Commission chairwoman Roberta Kelly said the legislation did not change the commission's operation, but establishes membership and staffing, meeting requirements and purposes and responsibilities.
"It gives us the same rights that we had before," Kelly said. "It makes it more official."
"It also gave more of a chance for the entire government to be participating," Kittleman added. "I wanted to make sure that the members of the commission were seen as vital members of our community who are not only nominated by the county executive, but also approved by the County Council. It gives the commission more of a standing in our county government."
The commission will honor the civil rights leader's work on Sunday, Jan. 15 with the announcement of the 2016 "Living the Dream" award recipients and student essay contest winners.
The free celebration will begin at 2 p.m. with a reception, which will be followed by the program at 3 p.m. at Long Reach High School in Columbia. Attendees are asked to bring a non-perishable food item that will be donated to Howard County's Food Bank.
County officials announced Friday that this year's Living the Dream award will go to Grace Kanja for her volunteer and community service. Grace joined the Girl Scouts after moving from Kenya, where she met several friends and began volunteering at local animal shelters, churches, schools and hospitals. A co-founder of the UNICEF club at her high school, county officials said Grace is being recognized for her determination to support women and children in third world countries.

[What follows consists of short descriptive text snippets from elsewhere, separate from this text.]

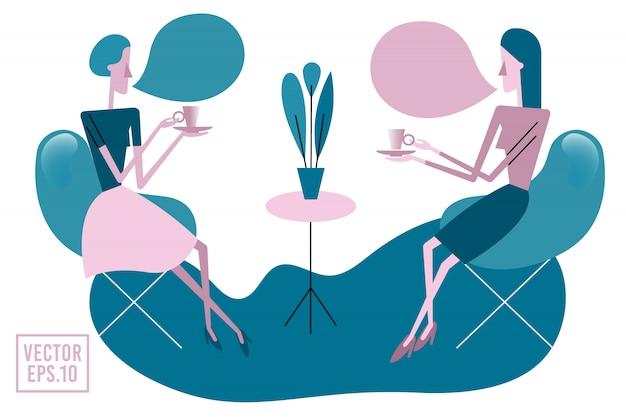 Deux jeunes femmes buvant du thé Vecteur Premium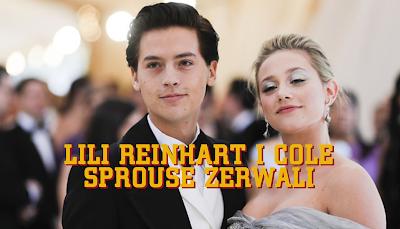 https://ultimatecomicspl.blogspot.com/2019/07/lili-reinhart-i-cole-sprouse-zerwali-ze.html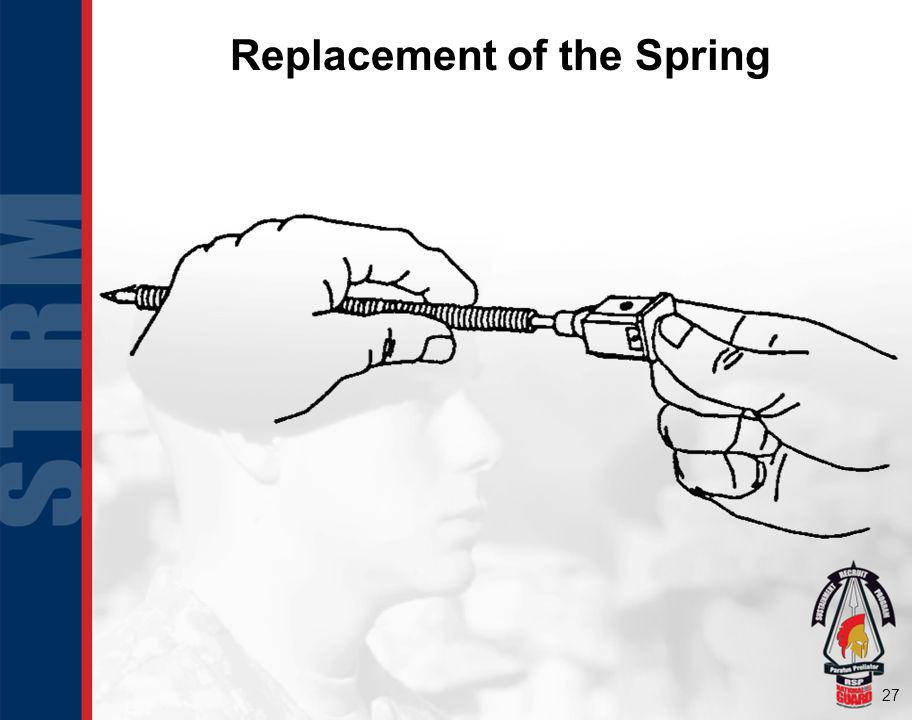 Replacement of the Spring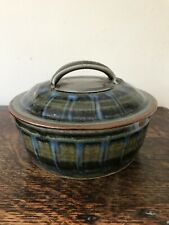 David Eeles Shepherds Well, Studio Pottery Round Lidded Dish- Beautiful!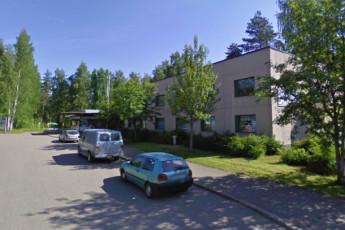 Lappeenranta - Finnhostel Lappeenranta : Finnhostel Lappeenranta Hostel building in the summer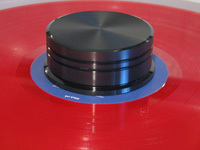 180g DELTA DEVICE Record Puck  - HIFI Tuning Accessoires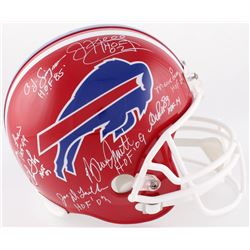 Bills Hall of Famers Full-Size Helmet Team-Signed By (8) With O.J. Simpson, Mark Levy, Jim Kelly, An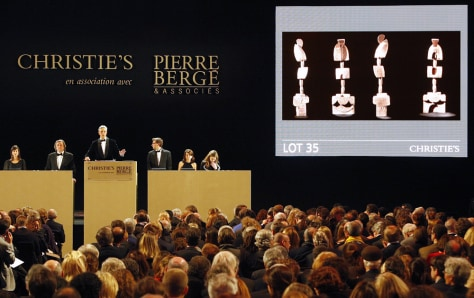 Image: Christie's auction from the art collection of Yves Saint Laurent in Paris
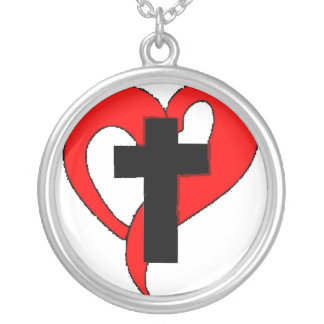 Corazón abierto del cristiano joyerias personalizadas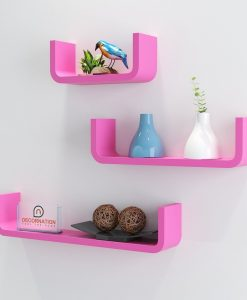 pink stylish u round corner wall racks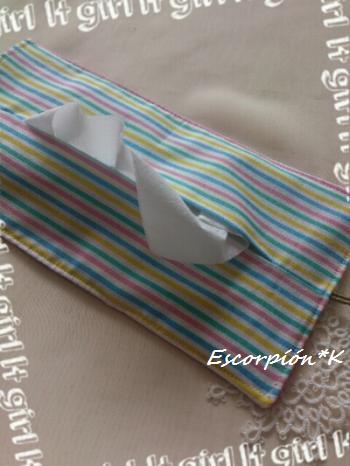 tissuecase3.jpg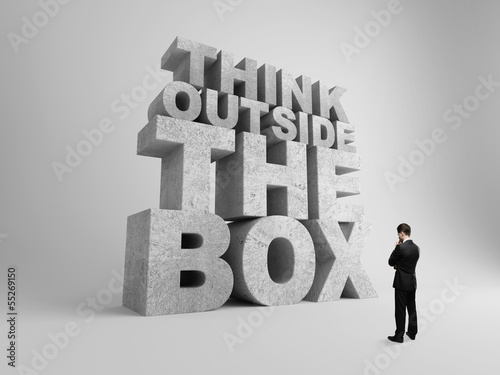 big think outside the box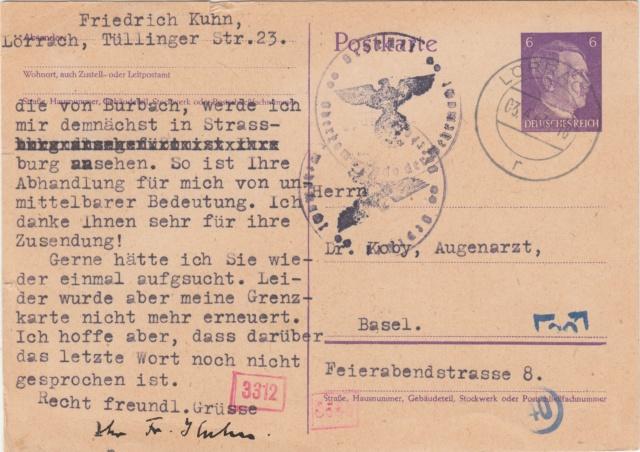 Chemische Zensur auf Belegen in die Schweiz  - Seite 3 Img_ko24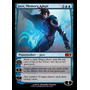 Magic The Gathering - Jace, Memory Adept - Magia 2014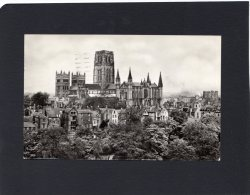 """44914     Regno  Unito,    Durham  Cathedral  From  St.  Oswald""""s,  VG  1961 - Durham"""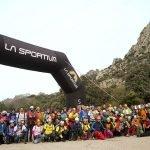 La Sportiva Climb In Gym en The Climb 1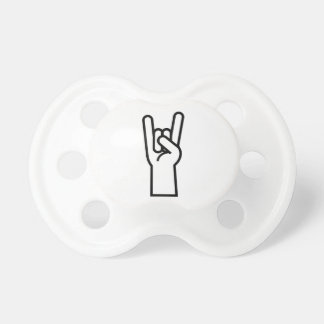Rock and Roll Hand Pacifier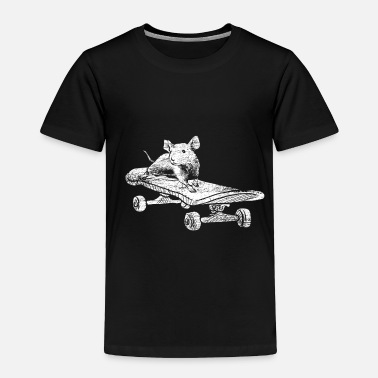 Mouse Mouse Skateboard - Toddler Premium T-Shirt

The Living the Dream award will also honor HopeWorks of Howard County for supporting survivors of sexual, dating and domestic violence.

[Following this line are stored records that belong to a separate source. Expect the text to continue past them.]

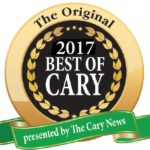 best of cary badge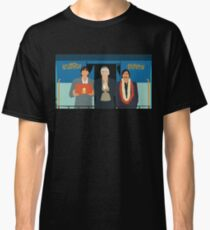 Darjeeling Classic T-Shirt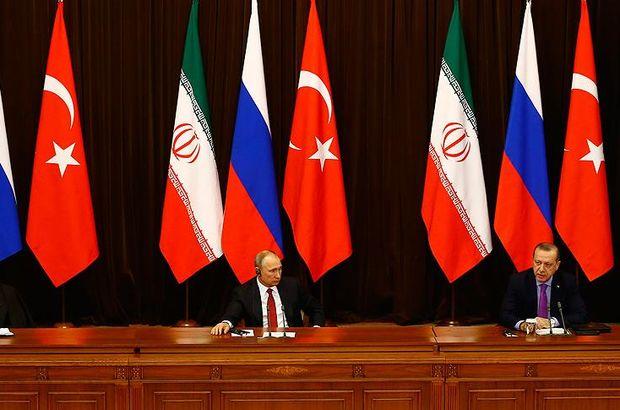 Erdoğan, Putin ve Ruhani dördüncü kez bir araya geliyor!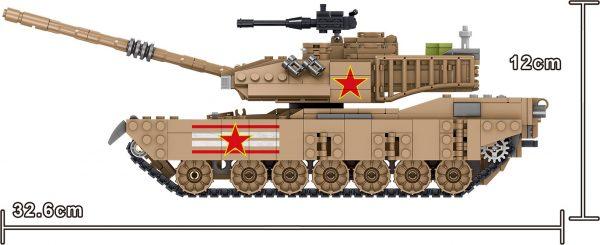 ZHEGAO QL0129 Tank Corps: China M1A2 Main Battle Tank 6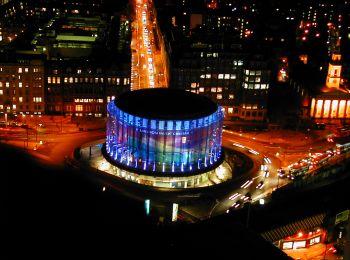 British Film Institute (BFI)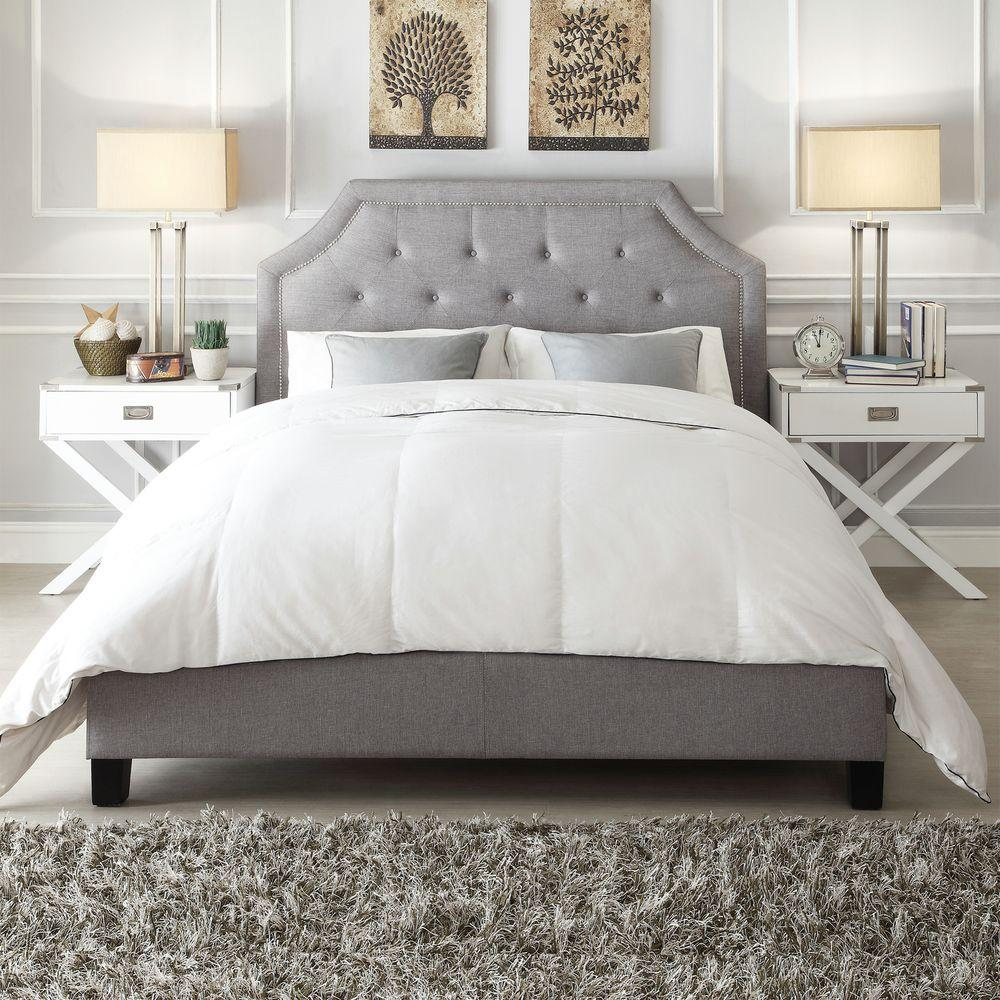HomeSullivan Monarch Grey King Upholstered Bed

Winners of the student essay contest will be announced later in the day, featuring essays by middle and high school students who write about their dreams to improve their communities and themselves. Middle school student recipients include first-place winner Shiva Sharma, eighth grade, Patuxent Valley Middle School; second-place winner Kristina Chao, sixth grade, Folly Quarter Middle School; and third-place Chloe McGeehan, seventh grade, Folly Quarter Middle School.

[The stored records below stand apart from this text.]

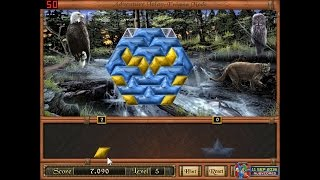 Adventure Inlay (2004, PC) - 07 of 16: Enigma Level 01~12 [720p60]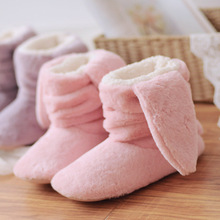 Cartoon winter lovely rabbit slippers for women slippers home plush slippers pantofole size 36-39
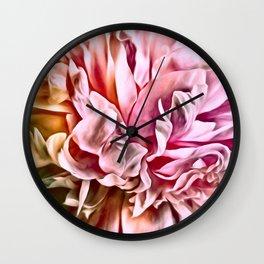 Painted Peony Warm Wall Clock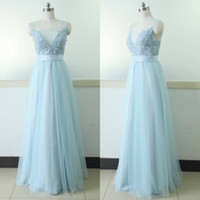 Light Sky Blue 2017 Wedding Guest Sexy Gowns Real Picture Pl...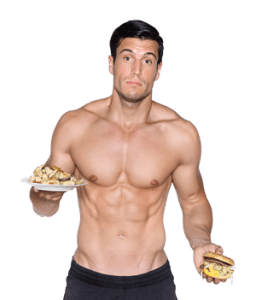 michael-2-kalorien-gleich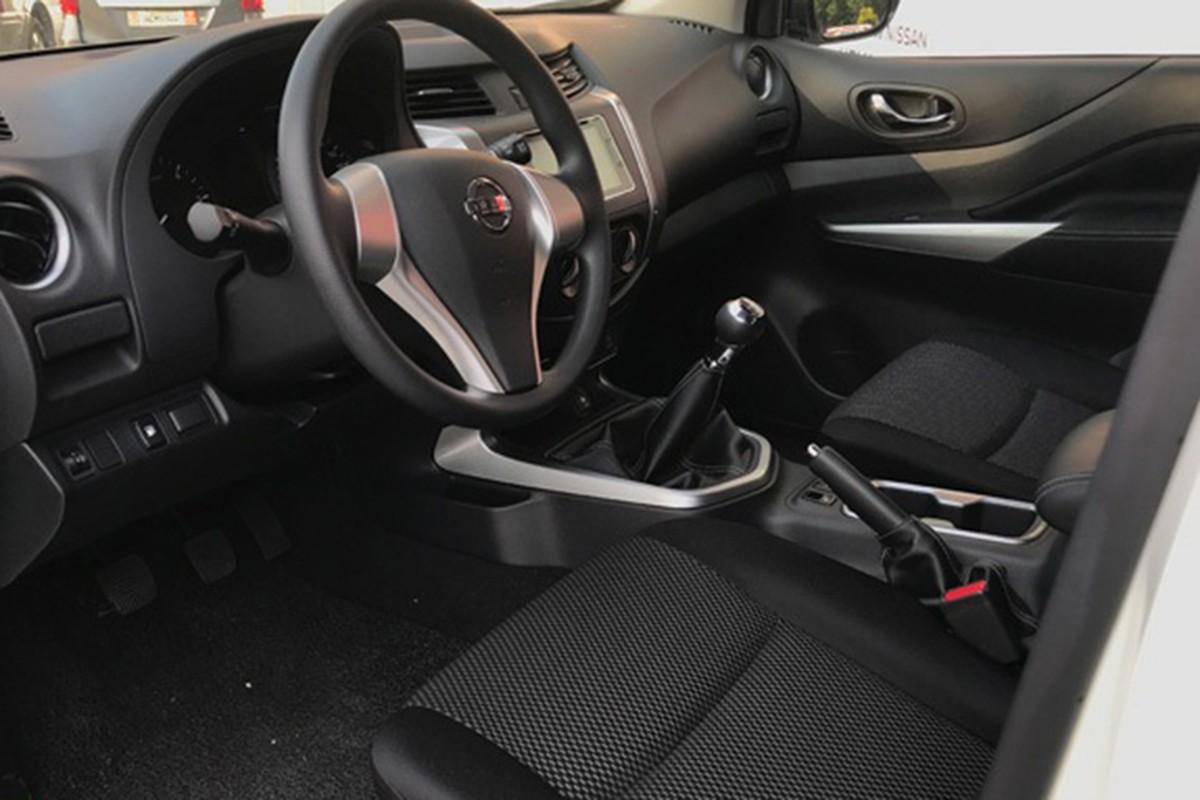 SUV Nissan Terra so san gia 986 trieu dong tai Ha Noi-Hinh-7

High school student recipients include first-place winner Rhiannon Fildebrandt, sophomore, Marriotts Ridge High School; second-place winner Blake Morris, senior, Mt. Hebron High School; and third-place winner Briscoe Turner, senior, Mt. Hebron High School.
In honor of Martin Luther King Jr. Day on Monday, Jan. 16, volunteer opportunities will be held throughout the county, including hands-only CPR and "Stop the Bleed" training, shelving food donations and assisting Days End Farm Horse Rescue. A kick-off celebration will be held at 8 a.m. at the Gateway Building, 6751 Columbia Gateway Drive in Columbia.